SUPPLIED TEXT →
- - - -

From: Waiman Long <longman@redhat.com>
To: Matthew Wilcox <willy@infradead.org>
Cc: Mike Kravetz <mike.kravetz@oracle.com>,
Andrew Morton <akpm@linux-foundation.org>,
linux-kernel@vger.kernel.org, linux-mm@kvack.org
Subject: Re: [PATCH] hugetlbfs: Disable IRQ when taking hugetlb_lock in set_max_huge_pages()
Date: Mon, 9 Dec 2019 21:37:00 -0500 [thread overview]
Message-ID: <1209d9ba-9d82-4dfc-5cdf-a2641814af75@redhat.com> (raw)

- - - -

RECORD EXTRACTS →
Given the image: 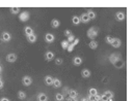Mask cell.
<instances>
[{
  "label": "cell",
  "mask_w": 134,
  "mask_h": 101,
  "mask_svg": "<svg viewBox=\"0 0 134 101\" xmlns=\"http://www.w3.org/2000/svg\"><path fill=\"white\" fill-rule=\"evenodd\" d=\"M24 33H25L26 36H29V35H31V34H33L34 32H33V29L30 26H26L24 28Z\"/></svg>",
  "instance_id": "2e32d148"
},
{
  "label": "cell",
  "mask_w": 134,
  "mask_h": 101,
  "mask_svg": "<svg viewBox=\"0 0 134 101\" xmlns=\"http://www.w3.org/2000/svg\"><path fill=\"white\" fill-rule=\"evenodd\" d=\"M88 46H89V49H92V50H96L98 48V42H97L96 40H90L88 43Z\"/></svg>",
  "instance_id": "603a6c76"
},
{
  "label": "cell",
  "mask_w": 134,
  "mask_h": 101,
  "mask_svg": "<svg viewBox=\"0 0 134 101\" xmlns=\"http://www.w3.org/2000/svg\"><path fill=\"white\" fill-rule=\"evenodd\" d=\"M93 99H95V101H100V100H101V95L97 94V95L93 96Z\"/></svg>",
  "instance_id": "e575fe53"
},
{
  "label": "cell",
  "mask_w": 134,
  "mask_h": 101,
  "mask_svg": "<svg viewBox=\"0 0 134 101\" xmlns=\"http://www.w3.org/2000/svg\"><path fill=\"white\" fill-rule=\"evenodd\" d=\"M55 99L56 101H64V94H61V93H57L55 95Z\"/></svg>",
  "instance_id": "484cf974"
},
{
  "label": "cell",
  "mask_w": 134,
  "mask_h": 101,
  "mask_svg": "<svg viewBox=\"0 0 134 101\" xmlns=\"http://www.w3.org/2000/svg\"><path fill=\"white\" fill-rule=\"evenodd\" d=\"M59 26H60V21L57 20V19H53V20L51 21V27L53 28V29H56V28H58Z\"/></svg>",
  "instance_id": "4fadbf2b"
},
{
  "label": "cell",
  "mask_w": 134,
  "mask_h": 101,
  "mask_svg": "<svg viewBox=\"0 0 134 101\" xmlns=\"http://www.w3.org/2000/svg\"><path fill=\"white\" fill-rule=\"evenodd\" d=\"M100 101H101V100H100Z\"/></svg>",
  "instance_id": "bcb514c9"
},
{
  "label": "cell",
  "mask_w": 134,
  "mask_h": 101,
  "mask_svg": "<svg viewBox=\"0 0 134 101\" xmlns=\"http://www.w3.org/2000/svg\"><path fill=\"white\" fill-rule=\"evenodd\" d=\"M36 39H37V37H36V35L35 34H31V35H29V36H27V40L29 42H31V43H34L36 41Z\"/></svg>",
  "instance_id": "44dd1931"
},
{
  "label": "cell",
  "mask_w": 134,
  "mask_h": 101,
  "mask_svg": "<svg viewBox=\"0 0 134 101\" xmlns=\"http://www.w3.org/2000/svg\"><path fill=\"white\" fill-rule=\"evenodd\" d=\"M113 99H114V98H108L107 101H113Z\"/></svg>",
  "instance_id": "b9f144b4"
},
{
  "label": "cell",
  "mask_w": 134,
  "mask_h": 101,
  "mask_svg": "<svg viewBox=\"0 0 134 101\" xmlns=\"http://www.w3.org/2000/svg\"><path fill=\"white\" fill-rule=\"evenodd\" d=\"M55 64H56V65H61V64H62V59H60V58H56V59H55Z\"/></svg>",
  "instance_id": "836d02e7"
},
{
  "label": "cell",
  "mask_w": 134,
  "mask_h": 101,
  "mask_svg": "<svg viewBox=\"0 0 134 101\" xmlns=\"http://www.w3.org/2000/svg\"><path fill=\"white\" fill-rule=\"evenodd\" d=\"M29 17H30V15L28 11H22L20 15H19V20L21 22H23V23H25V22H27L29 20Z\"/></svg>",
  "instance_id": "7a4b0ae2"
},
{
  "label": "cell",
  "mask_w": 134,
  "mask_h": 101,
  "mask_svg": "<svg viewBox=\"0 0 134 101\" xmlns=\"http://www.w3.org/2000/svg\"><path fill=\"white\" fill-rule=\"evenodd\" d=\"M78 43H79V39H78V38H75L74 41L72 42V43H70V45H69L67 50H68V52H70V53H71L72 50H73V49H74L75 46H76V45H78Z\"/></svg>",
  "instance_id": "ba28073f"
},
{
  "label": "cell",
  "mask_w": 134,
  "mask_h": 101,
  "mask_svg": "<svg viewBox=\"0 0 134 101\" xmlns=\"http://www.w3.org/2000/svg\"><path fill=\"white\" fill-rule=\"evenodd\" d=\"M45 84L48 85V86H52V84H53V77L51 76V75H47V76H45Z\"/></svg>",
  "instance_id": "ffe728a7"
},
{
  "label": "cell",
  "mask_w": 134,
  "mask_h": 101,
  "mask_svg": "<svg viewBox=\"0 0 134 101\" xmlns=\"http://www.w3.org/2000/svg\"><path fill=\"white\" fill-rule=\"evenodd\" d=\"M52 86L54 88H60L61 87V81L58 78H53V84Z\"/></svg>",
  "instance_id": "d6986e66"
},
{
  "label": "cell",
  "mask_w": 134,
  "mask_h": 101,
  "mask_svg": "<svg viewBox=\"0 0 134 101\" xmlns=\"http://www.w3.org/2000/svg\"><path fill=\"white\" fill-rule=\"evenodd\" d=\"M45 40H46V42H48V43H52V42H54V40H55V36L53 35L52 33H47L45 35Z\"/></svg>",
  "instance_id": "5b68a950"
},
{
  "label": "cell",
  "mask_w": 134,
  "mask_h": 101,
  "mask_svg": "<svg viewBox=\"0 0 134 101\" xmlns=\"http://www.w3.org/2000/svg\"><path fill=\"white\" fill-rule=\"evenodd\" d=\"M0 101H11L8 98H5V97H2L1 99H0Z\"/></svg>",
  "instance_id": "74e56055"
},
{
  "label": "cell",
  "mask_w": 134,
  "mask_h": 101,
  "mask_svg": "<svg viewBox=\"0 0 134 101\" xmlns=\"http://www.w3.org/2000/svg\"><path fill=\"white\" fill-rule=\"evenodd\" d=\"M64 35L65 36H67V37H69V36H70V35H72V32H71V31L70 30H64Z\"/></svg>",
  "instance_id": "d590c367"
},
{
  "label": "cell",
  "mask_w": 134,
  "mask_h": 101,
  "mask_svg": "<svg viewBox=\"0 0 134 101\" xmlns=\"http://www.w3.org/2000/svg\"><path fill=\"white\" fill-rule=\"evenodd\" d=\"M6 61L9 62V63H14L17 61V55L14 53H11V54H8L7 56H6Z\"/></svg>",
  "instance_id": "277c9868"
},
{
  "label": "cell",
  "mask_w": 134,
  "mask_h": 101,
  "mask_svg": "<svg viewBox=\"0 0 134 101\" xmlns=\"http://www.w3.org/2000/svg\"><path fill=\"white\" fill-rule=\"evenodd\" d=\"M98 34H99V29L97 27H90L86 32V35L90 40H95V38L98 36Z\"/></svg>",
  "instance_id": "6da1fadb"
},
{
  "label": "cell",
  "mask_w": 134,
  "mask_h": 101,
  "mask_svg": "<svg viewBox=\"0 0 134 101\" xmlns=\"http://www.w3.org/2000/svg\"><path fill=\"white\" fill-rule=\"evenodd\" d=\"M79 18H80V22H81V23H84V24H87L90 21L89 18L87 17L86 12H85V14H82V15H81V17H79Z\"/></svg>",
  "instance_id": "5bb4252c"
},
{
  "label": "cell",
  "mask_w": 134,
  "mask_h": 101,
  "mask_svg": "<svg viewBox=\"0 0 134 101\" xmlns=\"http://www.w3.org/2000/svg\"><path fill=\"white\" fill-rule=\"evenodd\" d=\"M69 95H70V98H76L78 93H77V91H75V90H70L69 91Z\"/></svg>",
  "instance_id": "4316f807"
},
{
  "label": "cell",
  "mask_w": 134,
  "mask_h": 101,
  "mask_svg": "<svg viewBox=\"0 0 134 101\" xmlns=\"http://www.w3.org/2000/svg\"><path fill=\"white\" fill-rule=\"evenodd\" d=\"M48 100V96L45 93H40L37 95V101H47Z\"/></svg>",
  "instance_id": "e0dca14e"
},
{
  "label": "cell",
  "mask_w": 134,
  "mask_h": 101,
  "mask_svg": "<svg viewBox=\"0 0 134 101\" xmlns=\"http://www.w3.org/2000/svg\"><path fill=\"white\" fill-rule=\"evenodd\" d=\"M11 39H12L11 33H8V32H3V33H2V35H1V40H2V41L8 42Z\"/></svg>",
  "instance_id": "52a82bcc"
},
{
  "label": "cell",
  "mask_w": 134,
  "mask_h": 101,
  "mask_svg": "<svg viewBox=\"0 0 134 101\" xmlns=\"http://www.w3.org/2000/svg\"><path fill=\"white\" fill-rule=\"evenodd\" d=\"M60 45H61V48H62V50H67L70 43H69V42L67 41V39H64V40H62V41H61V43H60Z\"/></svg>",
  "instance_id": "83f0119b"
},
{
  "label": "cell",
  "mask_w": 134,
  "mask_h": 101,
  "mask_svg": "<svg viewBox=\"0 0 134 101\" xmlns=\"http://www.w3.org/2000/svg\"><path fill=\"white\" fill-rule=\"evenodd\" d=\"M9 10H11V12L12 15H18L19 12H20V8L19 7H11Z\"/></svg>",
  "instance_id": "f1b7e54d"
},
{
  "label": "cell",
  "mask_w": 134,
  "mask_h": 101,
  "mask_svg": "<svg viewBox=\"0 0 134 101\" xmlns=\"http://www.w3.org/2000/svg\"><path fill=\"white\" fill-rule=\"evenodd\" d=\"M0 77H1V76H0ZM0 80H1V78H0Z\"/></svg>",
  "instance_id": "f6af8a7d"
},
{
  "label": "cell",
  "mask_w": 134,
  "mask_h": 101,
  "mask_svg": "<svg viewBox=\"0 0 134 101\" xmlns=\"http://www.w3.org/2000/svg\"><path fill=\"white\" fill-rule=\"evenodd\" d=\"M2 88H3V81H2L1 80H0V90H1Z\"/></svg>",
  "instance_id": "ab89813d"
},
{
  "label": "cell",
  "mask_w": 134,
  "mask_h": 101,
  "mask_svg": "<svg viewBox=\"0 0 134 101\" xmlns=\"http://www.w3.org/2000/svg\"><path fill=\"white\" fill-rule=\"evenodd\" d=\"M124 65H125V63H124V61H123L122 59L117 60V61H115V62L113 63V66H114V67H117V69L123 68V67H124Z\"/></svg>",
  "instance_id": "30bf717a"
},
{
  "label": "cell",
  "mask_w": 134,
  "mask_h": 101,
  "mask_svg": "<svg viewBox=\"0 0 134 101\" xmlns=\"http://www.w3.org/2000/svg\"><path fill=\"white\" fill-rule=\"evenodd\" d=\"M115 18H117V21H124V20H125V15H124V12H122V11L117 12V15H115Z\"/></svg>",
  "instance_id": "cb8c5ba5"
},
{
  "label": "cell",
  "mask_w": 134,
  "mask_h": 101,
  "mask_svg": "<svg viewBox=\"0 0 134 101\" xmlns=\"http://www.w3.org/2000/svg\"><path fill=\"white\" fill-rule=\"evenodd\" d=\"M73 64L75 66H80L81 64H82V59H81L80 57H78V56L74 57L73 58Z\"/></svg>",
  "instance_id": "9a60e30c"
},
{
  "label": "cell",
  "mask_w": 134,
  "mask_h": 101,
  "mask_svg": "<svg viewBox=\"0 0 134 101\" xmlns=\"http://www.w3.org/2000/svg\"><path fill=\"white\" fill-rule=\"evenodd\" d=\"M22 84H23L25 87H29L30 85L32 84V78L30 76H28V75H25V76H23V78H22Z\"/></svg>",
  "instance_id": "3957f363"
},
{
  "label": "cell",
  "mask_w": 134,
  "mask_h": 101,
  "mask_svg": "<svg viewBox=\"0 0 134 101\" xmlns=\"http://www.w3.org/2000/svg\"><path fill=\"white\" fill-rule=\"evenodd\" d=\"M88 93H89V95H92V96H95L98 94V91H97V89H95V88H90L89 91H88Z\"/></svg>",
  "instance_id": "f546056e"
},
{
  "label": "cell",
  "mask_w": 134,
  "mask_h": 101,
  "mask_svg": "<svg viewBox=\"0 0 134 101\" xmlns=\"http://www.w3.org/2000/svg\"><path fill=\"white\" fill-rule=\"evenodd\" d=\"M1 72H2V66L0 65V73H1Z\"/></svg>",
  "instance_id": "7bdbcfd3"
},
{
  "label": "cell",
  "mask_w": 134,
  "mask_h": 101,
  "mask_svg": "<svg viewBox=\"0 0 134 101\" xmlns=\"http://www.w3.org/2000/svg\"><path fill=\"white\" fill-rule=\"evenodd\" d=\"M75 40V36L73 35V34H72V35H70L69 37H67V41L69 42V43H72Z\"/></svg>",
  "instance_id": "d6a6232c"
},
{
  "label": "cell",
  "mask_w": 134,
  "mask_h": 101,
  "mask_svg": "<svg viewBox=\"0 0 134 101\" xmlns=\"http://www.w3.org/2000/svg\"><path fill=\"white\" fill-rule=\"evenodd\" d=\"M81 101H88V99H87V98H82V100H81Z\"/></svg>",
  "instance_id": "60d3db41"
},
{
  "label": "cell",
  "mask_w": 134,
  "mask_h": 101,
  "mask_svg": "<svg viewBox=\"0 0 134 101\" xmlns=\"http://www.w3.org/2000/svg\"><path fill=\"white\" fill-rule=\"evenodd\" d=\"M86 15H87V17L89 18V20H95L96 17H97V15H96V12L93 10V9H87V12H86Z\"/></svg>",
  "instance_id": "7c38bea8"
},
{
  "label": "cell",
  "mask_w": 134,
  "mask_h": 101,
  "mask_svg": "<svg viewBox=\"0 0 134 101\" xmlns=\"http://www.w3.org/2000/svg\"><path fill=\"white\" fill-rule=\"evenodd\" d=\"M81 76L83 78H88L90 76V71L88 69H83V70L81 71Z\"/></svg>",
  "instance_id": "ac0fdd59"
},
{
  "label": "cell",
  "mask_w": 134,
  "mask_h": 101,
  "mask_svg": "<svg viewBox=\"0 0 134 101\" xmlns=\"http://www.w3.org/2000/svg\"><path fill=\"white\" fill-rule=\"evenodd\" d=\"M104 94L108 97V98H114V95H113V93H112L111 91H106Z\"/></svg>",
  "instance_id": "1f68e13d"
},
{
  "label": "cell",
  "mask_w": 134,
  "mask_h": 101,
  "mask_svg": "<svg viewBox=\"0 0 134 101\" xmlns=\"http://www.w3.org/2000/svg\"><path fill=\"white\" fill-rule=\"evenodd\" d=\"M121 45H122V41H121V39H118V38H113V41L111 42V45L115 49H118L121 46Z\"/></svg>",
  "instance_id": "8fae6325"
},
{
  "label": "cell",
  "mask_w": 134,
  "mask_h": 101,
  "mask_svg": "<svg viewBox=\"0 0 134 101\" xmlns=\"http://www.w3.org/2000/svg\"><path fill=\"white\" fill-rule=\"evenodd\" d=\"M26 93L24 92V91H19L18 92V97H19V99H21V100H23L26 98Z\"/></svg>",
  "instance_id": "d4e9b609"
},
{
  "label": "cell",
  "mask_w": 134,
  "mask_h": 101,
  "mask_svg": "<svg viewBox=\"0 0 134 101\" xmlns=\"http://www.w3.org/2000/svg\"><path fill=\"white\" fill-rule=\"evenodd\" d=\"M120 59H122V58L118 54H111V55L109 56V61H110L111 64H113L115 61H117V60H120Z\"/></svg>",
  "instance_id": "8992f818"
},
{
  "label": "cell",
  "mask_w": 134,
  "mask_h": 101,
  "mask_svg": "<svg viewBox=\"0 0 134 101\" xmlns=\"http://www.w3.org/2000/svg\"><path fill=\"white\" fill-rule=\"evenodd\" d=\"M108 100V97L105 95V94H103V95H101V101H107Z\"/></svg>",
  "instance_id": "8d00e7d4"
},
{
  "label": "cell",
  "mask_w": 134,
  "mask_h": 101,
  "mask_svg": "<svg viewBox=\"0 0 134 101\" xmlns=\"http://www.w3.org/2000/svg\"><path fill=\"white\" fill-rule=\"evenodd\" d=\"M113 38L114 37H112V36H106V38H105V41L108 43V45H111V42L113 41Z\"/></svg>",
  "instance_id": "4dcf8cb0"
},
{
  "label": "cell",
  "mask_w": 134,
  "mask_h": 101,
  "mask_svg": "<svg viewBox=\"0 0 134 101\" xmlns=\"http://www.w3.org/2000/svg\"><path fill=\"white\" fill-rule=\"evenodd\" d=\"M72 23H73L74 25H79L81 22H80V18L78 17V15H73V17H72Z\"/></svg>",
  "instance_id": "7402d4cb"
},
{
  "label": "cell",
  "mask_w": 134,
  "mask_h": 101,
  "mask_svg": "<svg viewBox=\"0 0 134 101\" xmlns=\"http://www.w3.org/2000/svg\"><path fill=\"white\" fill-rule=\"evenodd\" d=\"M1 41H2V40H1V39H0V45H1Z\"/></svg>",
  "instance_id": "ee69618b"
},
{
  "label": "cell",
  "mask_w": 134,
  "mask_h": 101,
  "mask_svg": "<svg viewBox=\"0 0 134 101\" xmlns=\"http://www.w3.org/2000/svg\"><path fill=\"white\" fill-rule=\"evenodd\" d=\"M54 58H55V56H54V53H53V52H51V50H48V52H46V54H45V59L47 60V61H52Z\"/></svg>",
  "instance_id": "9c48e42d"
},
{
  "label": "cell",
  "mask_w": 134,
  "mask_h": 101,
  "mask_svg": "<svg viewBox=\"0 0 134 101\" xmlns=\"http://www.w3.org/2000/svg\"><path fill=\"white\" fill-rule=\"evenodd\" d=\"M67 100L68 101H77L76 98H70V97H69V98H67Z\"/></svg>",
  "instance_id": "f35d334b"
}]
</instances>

- - - -

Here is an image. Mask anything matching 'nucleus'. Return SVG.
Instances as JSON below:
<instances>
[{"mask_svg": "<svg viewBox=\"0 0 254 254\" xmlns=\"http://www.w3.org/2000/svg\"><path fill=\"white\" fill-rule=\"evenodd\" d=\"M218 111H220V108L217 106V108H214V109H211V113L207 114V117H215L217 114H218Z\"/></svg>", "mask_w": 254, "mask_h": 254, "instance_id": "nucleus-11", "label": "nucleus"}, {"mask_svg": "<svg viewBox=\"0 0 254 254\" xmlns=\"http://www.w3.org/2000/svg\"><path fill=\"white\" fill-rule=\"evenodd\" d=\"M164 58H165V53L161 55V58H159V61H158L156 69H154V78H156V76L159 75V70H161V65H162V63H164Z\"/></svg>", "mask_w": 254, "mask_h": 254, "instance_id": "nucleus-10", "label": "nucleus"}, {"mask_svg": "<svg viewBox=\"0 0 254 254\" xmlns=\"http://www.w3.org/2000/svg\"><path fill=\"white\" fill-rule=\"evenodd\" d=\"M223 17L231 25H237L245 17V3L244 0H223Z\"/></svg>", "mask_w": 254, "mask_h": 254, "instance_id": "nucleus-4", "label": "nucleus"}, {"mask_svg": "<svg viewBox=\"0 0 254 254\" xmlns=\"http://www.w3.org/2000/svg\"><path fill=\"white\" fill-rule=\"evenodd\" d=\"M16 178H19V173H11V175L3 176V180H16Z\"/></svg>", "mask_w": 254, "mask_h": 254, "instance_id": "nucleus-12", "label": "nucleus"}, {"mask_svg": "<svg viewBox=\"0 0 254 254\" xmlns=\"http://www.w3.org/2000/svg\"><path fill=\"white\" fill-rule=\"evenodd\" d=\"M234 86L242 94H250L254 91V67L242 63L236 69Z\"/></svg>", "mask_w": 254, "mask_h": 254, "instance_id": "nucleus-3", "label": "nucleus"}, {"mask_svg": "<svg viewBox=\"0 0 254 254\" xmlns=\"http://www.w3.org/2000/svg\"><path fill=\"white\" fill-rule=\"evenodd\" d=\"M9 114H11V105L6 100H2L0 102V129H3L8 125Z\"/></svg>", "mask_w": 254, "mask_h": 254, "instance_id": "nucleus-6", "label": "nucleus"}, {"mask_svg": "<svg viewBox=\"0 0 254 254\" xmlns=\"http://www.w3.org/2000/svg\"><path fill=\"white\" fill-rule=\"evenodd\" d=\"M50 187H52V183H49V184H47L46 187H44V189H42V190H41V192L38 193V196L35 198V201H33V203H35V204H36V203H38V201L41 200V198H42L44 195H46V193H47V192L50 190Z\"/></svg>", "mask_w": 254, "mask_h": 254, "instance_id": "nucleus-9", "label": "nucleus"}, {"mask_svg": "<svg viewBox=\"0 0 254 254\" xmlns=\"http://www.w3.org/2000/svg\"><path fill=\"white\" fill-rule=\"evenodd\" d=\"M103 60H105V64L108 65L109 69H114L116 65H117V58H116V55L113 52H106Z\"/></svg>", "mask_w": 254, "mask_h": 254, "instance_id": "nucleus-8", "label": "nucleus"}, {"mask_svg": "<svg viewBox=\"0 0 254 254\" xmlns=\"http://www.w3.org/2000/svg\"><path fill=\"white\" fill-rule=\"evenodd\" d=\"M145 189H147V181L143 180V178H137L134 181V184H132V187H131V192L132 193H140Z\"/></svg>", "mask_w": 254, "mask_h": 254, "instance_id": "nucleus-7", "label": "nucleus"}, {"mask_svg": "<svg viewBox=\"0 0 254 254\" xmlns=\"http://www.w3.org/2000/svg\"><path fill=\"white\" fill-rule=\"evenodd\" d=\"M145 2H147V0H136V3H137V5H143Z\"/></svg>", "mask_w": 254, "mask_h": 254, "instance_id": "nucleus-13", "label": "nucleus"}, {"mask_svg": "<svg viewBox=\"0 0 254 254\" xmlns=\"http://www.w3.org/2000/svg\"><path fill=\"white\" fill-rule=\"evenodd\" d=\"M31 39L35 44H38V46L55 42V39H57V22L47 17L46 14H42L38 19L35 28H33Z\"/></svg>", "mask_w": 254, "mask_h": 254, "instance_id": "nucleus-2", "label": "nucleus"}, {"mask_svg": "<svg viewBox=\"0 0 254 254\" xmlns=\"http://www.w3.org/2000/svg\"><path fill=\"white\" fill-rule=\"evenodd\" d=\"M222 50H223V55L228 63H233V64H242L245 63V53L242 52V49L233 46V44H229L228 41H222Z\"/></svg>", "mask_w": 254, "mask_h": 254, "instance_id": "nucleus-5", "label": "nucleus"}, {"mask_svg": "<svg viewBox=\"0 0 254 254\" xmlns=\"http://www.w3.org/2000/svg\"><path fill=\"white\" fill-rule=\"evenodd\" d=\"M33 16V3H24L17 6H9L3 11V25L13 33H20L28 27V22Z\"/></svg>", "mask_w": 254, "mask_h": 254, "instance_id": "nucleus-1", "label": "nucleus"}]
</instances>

- - - -

WHAT YOU ARE ASKED TO DO →
Please reproduce the hugetlbfs patch email header from above in full, keeping every line and character unchanged.

EXERCISE ANSWER →
From: Waiman Long <longman@redhat.com>
To: Matthew Wilcox <willy@infradead.org>
Cc: Mike Kravetz <mike.kravetz@oracle.com>,
Andrew Morton <akpm@linux-foundation.org>,
linux-kernel@vger.kernel.org, linux-mm@kvack.org
Subject: Re: [PATCH] hugetlbfs: Disable IRQ when taking hugetlb_lock in set_max_huge_pages()
Date: Mon, 9 Dec 2019 21:37:00 -0500 [thread overview]
Message-ID: <1209d9ba-9d82-4dfc-5cdf-a2641814af75@redhat.com> (raw)